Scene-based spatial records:

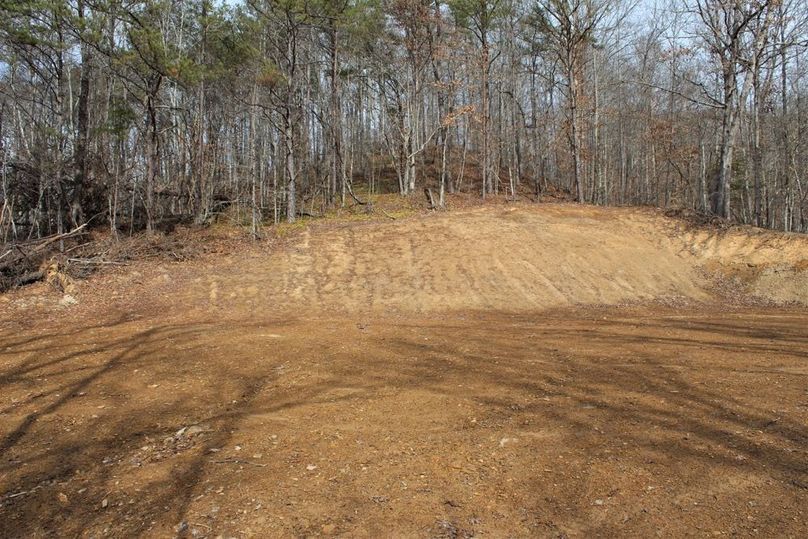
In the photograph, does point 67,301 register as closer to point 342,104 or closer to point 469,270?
point 469,270

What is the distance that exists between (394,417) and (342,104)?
2977cm

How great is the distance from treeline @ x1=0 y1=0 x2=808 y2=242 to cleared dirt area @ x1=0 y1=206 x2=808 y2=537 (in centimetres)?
902

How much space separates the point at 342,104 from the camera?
31875 millimetres

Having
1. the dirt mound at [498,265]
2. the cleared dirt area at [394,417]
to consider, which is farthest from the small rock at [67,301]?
the dirt mound at [498,265]

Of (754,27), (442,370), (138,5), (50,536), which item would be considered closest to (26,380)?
(50,536)

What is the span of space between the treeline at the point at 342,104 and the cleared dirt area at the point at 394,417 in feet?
29.6

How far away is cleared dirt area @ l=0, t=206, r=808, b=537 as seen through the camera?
3275mm

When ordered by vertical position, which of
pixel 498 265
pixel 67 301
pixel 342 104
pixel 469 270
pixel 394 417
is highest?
pixel 342 104

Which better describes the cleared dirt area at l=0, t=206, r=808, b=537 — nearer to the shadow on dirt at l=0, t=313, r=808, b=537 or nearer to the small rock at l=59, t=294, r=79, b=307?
the shadow on dirt at l=0, t=313, r=808, b=537

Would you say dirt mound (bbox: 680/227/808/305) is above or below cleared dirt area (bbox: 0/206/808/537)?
above

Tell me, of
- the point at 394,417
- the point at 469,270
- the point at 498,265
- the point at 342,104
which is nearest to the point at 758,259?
the point at 498,265

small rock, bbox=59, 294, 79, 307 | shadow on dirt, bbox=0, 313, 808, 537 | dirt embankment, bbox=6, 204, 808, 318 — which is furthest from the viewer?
dirt embankment, bbox=6, 204, 808, 318

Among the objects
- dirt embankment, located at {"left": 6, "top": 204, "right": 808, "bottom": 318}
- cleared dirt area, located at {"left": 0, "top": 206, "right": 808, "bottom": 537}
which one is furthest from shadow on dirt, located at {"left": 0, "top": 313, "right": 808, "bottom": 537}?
dirt embankment, located at {"left": 6, "top": 204, "right": 808, "bottom": 318}

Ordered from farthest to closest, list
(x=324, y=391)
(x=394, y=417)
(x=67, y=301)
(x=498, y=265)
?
1. (x=498, y=265)
2. (x=67, y=301)
3. (x=324, y=391)
4. (x=394, y=417)
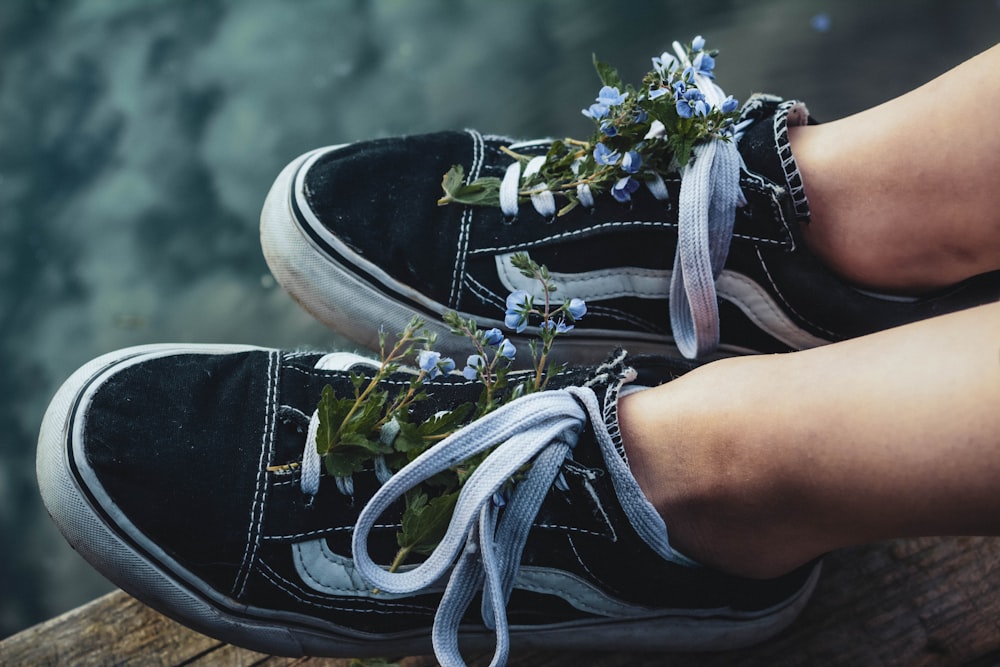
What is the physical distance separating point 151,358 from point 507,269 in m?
0.39

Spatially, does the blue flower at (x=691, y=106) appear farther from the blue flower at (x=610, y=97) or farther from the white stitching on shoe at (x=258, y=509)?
the white stitching on shoe at (x=258, y=509)

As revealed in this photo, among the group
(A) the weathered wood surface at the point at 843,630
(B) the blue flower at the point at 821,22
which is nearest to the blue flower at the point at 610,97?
(A) the weathered wood surface at the point at 843,630

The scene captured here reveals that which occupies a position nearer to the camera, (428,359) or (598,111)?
(428,359)

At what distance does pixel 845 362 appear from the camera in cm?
57

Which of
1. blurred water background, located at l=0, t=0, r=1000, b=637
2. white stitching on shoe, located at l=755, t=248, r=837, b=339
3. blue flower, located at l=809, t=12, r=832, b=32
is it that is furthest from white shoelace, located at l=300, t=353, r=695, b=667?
blue flower, located at l=809, t=12, r=832, b=32

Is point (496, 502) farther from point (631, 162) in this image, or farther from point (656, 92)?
point (656, 92)

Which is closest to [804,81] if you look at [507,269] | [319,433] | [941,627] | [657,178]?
[657,178]

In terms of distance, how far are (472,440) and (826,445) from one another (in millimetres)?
279

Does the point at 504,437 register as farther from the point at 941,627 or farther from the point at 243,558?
the point at 941,627

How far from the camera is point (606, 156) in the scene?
2.75 feet

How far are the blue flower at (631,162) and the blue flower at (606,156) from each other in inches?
0.5

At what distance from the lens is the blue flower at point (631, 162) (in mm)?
821

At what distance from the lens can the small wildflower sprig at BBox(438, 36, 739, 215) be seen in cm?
79

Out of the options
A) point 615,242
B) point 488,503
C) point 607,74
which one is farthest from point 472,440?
point 607,74
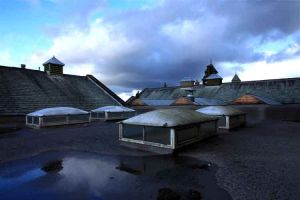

What you need to do
Copy all of the records above word for word, and leave the pictures out of your copy.

Solution below
In the photograph, does point 67,301 register as closer to point 342,104 or closer to point 469,270?
point 469,270

What is the distance that exists between (394,417) and (342,104)?
2977cm

How great is the distance from treeline @ x1=0 y1=0 x2=808 y2=242 to cleared dirt area @ x1=0 y1=206 x2=808 y2=537 (in centimetres)?
902

How much space separates the point at 342,104 from the camera?
31875 millimetres

Having
1. the dirt mound at [498,265]
2. the cleared dirt area at [394,417]
to consider, which is farthest from the small rock at [67,301]?
the dirt mound at [498,265]

Of (754,27), (442,370), (138,5), (50,536), which item would be considered closest to (26,380)?
(50,536)

What is the span of space between the treeline at the point at 342,104 and the cleared dirt area at the point at 394,417 in feet?
29.6

How far away is cleared dirt area @ l=0, t=206, r=808, b=537 as seen through the camera?
3275mm

When ordered by vertical position, which of
pixel 498 265
pixel 67 301
pixel 342 104
pixel 469 270
pixel 394 417
is highest?
pixel 342 104

Which better describes the cleared dirt area at l=0, t=206, r=808, b=537 — nearer to the shadow on dirt at l=0, t=313, r=808, b=537 or nearer to the small rock at l=59, t=294, r=79, b=307?
the shadow on dirt at l=0, t=313, r=808, b=537

Would you say dirt mound (bbox: 680/227/808/305) is above or below cleared dirt area (bbox: 0/206/808/537)?
above

Tell me, of
- the point at 394,417
- the point at 469,270
- the point at 498,265
- the point at 342,104
which is nearest to the point at 758,259?
the point at 498,265

small rock, bbox=59, 294, 79, 307 | shadow on dirt, bbox=0, 313, 808, 537 | dirt embankment, bbox=6, 204, 808, 318 — which is furthest from the viewer?
dirt embankment, bbox=6, 204, 808, 318

Among the objects
- dirt embankment, located at {"left": 6, "top": 204, "right": 808, "bottom": 318}
- cleared dirt area, located at {"left": 0, "top": 206, "right": 808, "bottom": 537}
which one is furthest from shadow on dirt, located at {"left": 0, "top": 313, "right": 808, "bottom": 537}?
dirt embankment, located at {"left": 6, "top": 204, "right": 808, "bottom": 318}

Ordered from farthest to closest, list
(x=324, y=391)
(x=394, y=417)
(x=67, y=301)
(x=498, y=265)
?
1. (x=498, y=265)
2. (x=67, y=301)
3. (x=324, y=391)
4. (x=394, y=417)
What is the physical distance separating point 151,358 from point 507,269 in m?
0.39

Spatially, does the blue flower at (x=691, y=106) appear farther from the blue flower at (x=610, y=97) or farther from the white stitching on shoe at (x=258, y=509)?
the white stitching on shoe at (x=258, y=509)

As revealed in this photo, among the group
(A) the weathered wood surface at the point at 843,630
(B) the blue flower at the point at 821,22
which is nearest to the blue flower at the point at 610,97?
(A) the weathered wood surface at the point at 843,630

The scene captured here reveals that which occupies a position nearer to the camera, (428,359) or (598,111)?
(428,359)

At what distance does pixel 845 362 appear from the camera in cm?
57

Which of
1. blurred water background, located at l=0, t=0, r=1000, b=637
2. white stitching on shoe, located at l=755, t=248, r=837, b=339
3. blue flower, located at l=809, t=12, r=832, b=32
is it that is furthest from white shoelace, located at l=300, t=353, r=695, b=667?
blue flower, located at l=809, t=12, r=832, b=32

Is point (496, 502) farther from point (631, 162) in this image, or farther from point (656, 92)?
point (656, 92)

Which is closest to [804,81] if you look at [507,269] | [319,433] | [941,627] | [657,178]?
[657,178]

In terms of distance, how far are (472,440) and (826,445) from one another (in millimetres)?
279

Does the point at 504,437 register as farther from the point at 941,627 or farther from the point at 243,558?
the point at 941,627

How far from the camera is point (606, 156) in the scene?
2.75 feet

How far are the blue flower at (631,162) and the blue flower at (606,156) from each other in inches?
0.5

At what distance from the lens is the blue flower at point (631, 162) (in mm)?
821

At what distance from the lens can the small wildflower sprig at BBox(438, 36, 739, 215) be seen in cm?
79

Out of the options
A) point 615,242
B) point 488,503
C) point 607,74
which one is farthest from point 472,440?
point 607,74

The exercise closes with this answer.